> _Dataset_
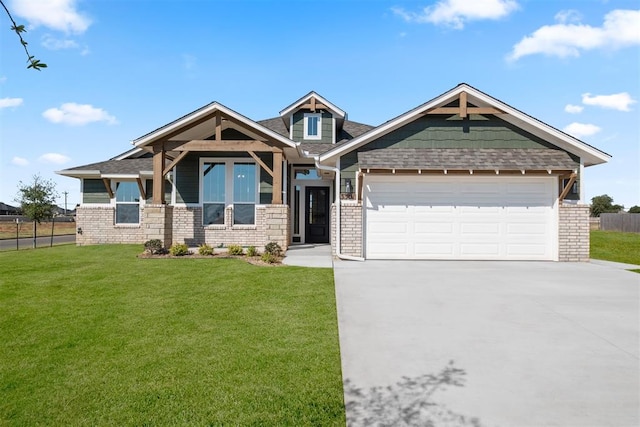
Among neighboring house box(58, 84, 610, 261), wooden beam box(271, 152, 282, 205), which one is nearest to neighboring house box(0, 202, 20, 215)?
neighboring house box(58, 84, 610, 261)

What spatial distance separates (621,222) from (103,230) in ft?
115

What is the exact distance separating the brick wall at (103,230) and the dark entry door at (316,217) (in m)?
7.28

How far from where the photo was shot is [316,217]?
15664mm

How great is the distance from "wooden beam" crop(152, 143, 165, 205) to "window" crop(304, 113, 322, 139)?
593 centimetres

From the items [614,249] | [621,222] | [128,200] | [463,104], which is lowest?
[614,249]

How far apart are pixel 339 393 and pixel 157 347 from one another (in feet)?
7.58

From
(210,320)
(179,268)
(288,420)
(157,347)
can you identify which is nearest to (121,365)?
(157,347)

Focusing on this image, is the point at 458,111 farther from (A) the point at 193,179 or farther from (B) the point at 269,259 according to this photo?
(A) the point at 193,179

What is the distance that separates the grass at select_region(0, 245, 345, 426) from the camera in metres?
3.03

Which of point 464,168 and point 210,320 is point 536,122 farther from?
point 210,320

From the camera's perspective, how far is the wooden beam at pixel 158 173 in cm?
1248

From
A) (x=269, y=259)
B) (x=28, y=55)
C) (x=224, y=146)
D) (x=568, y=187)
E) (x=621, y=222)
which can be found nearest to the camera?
(x=28, y=55)

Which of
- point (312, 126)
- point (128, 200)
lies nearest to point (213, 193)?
point (128, 200)

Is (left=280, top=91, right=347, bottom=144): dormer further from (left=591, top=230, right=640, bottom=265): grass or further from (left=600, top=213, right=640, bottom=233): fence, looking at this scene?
(left=600, top=213, right=640, bottom=233): fence
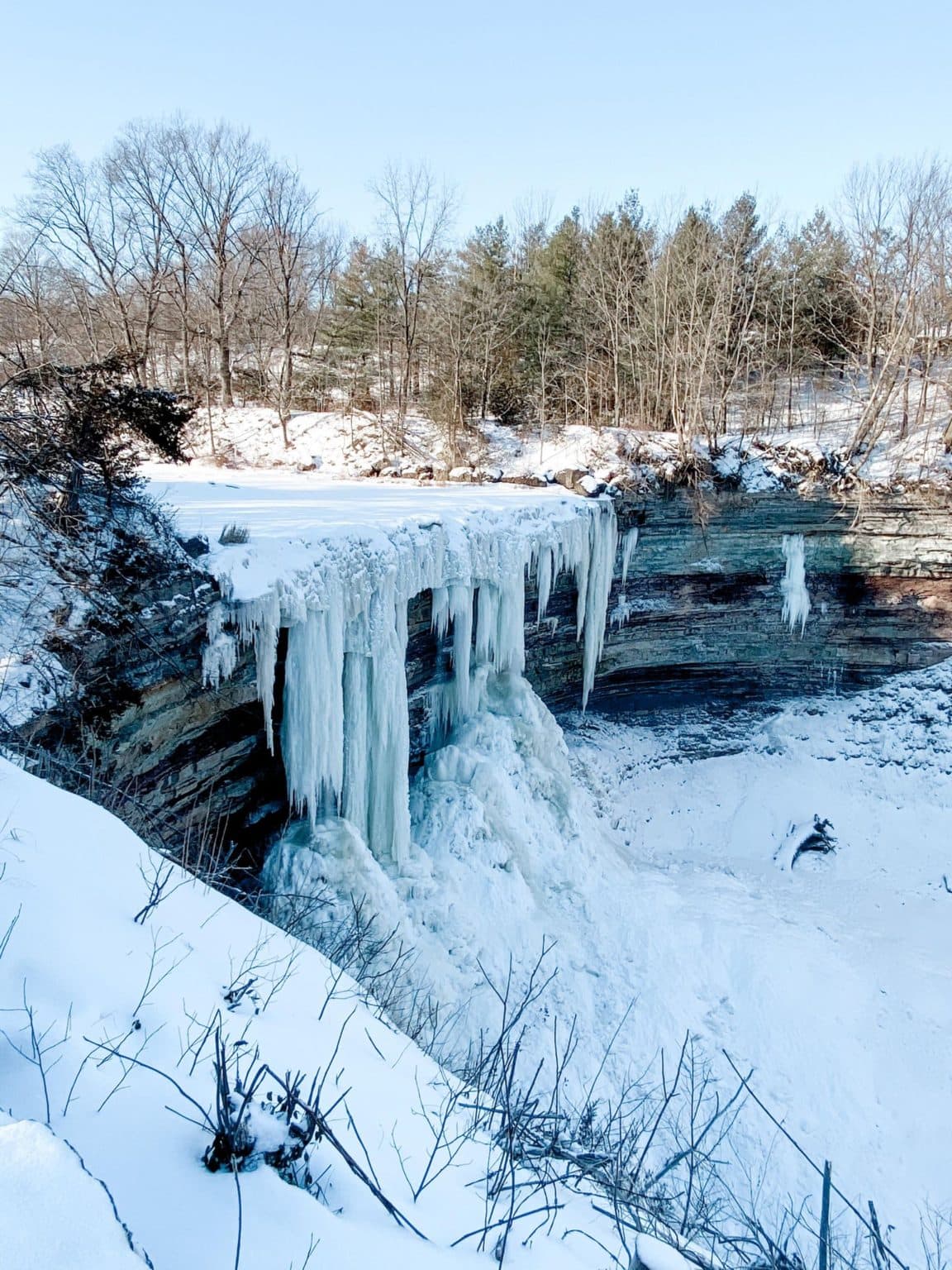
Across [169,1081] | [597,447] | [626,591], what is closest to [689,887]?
[626,591]

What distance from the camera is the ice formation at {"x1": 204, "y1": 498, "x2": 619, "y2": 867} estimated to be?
7.41m

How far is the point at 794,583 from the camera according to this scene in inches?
610

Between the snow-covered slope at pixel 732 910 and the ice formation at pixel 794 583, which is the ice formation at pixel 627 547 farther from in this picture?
the ice formation at pixel 794 583

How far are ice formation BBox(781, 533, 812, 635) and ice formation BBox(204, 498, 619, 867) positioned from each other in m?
6.35

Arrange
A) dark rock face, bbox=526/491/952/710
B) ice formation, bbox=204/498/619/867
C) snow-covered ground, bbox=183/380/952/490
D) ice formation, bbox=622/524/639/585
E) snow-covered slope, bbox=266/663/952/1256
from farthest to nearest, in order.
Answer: snow-covered ground, bbox=183/380/952/490 → dark rock face, bbox=526/491/952/710 → ice formation, bbox=622/524/639/585 → snow-covered slope, bbox=266/663/952/1256 → ice formation, bbox=204/498/619/867

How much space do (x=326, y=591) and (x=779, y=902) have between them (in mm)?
8958

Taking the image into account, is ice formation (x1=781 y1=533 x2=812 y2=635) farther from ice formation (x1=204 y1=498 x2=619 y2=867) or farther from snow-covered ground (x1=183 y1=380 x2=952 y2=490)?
ice formation (x1=204 y1=498 x2=619 y2=867)

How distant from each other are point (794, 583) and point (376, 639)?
36.1 feet

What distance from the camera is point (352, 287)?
22.5 m

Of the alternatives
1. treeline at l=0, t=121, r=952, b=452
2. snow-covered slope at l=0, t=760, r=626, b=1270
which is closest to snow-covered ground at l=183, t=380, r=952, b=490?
treeline at l=0, t=121, r=952, b=452

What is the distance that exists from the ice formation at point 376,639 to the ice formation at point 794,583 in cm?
635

> _Your task_
Reproduce all of the records above word for word, leaving out the pictures.

> _Written reply_
Among neighboring house box(58, 84, 610, 261), wooden beam box(271, 152, 282, 205), which one is nearest to neighboring house box(0, 202, 20, 215)?
neighboring house box(58, 84, 610, 261)

What spatial distance separates (621,222) from (103,230) in ft?
115

What is the exact distance separating the brick wall at (103,230) and the dark entry door at (316,217) (in m)?
7.28

How far from where the photo was shot is [316,217]?
15664mm

How great is the distance from "wooden beam" crop(152, 143, 165, 205) to "window" crop(304, 113, 322, 139)?
593 centimetres

From the items [614,249] | [621,222] | [128,200] | [463,104], which is lowest?
[614,249]

How far apart are pixel 339 393 and pixel 157 347 from one another (in feet)?
7.58

From
(210,320)
(179,268)
(288,420)
(157,347)
can you identify which is nearest to (121,365)?
(157,347)

Focusing on this image, is the point at 458,111 farther from (A) the point at 193,179 or farther from (B) the point at 269,259 according to this photo?
(A) the point at 193,179

What is the distance that separates the grass at select_region(0, 245, 345, 426) from the camera in metres?
3.03

Which of point 464,168 and point 210,320 is point 536,122 farther from?
point 210,320

From the camera's perspective, how far is the wooden beam at pixel 158 173 in cm?
1248

From
A) (x=269, y=259)
B) (x=28, y=55)
C) (x=224, y=146)
D) (x=568, y=187)
E) (x=621, y=222)
which can be found nearest to the camera?
(x=28, y=55)

Which of
- point (312, 126)
- point (128, 200)
lies nearest to point (213, 193)?
point (128, 200)

Is (left=280, top=91, right=347, bottom=144): dormer further from (left=591, top=230, right=640, bottom=265): grass or further from (left=600, top=213, right=640, bottom=233): fence, looking at this scene?
(left=600, top=213, right=640, bottom=233): fence
Across [169,1081] | [597,447] | [626,591], what is closest to [689,887]?
[626,591]

What distance from the camera is the ice formation at {"x1": 204, "y1": 498, "x2": 619, "y2": 867} estimated to be?
7.41m

How far is the point at 794,583 from the camera according to this scene in inches?
610

Between the snow-covered slope at pixel 732 910 and the ice formation at pixel 794 583, which is the ice formation at pixel 627 547 farther from in this picture?
the ice formation at pixel 794 583

How far are ice formation BBox(781, 533, 812, 635) and ice formation BBox(204, 498, 619, 867) positioned from each other in m?
6.35

Arrange
A) dark rock face, bbox=526/491/952/710
B) ice formation, bbox=204/498/619/867
C) snow-covered ground, bbox=183/380/952/490
D) ice formation, bbox=622/524/639/585
E) snow-covered slope, bbox=266/663/952/1256
from farthest to nearest, in order.
Answer: snow-covered ground, bbox=183/380/952/490 → dark rock face, bbox=526/491/952/710 → ice formation, bbox=622/524/639/585 → snow-covered slope, bbox=266/663/952/1256 → ice formation, bbox=204/498/619/867

How much space do (x=326, y=591) and (x=779, y=902) have between them (in mm)?
8958

Taking the image into account, is ice formation (x1=781 y1=533 x2=812 y2=635) farther from ice formation (x1=204 y1=498 x2=619 y2=867) or farther from snow-covered ground (x1=183 y1=380 x2=952 y2=490)?
ice formation (x1=204 y1=498 x2=619 y2=867)

How distant from each other are point (794, 583) and point (376, 639)?
36.1 feet

What distance from the camera is point (352, 287)?
22.5 m

Of the alternatives
1. treeline at l=0, t=121, r=952, b=452
2. snow-covered slope at l=0, t=760, r=626, b=1270
which is closest to snow-covered ground at l=183, t=380, r=952, b=490?
treeline at l=0, t=121, r=952, b=452

What is the distance that exists from the ice formation at point 376,639 to the ice formation at point 794,583 in cm?
635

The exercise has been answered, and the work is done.